### Problem requirements
When you set down the entries, keep every word exactly as it is but drop the pictures.

+ + + +

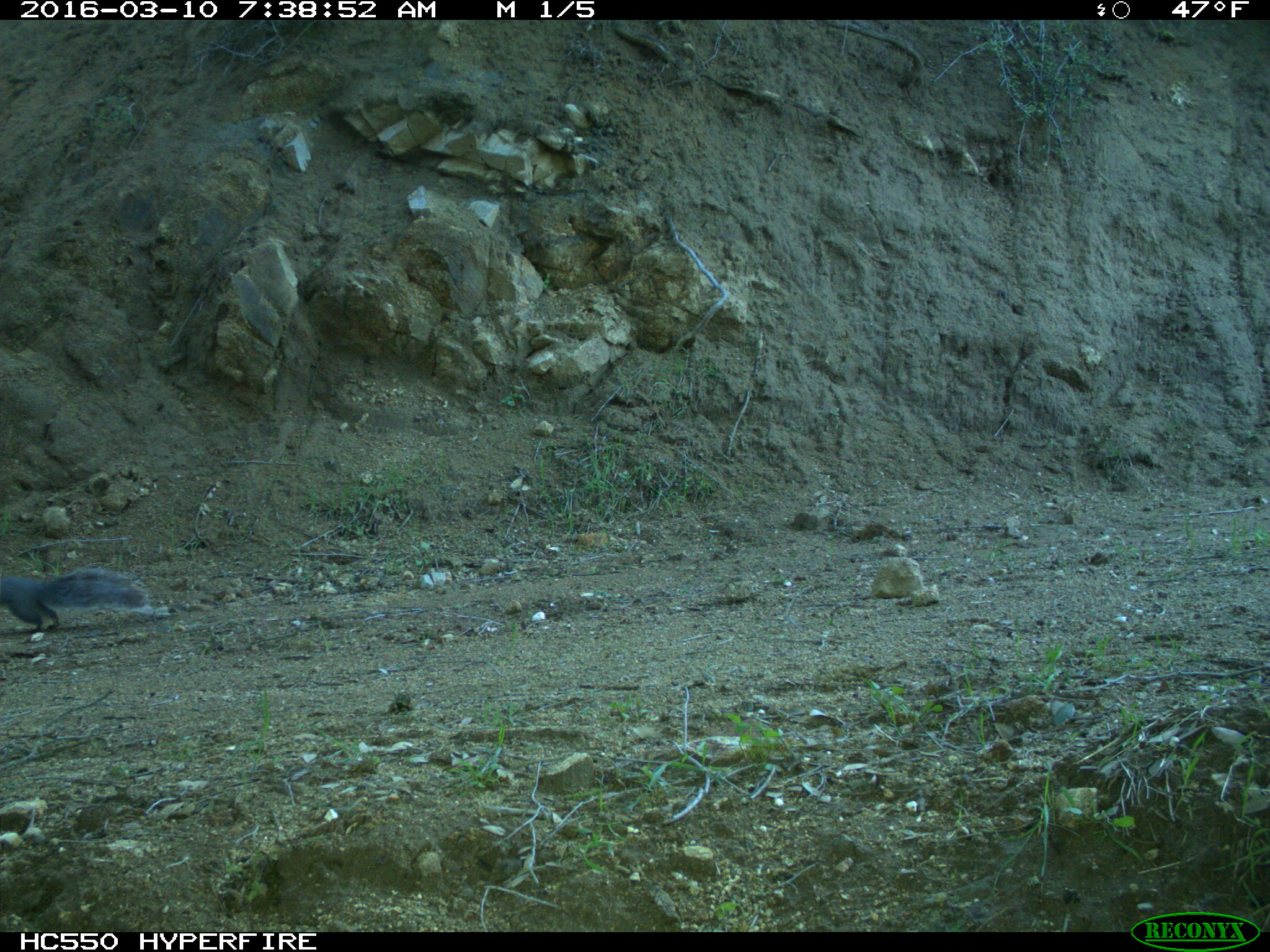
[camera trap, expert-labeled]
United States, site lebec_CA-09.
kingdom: Animalia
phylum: Chordata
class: Mammalia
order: Rodentia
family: Sciuridae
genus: Sciurus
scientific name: Sciurus carolinensis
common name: eastern gray squirrel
Sciurus carolinensis (eastern gray squirrel).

+ + + +

### Answer area
[camera trap, expert-labeled]
United States, site lebec_CA-09.
kingdom: Animalia
phylum: Chordata
class: Mammalia
order: Rodentia
family: Sciuridae
genus: Sciurus
scientific name: Sciurus carolinensis
common name: eastern gray squirrel
Sciurus carolinensis (eastern gray squirrel).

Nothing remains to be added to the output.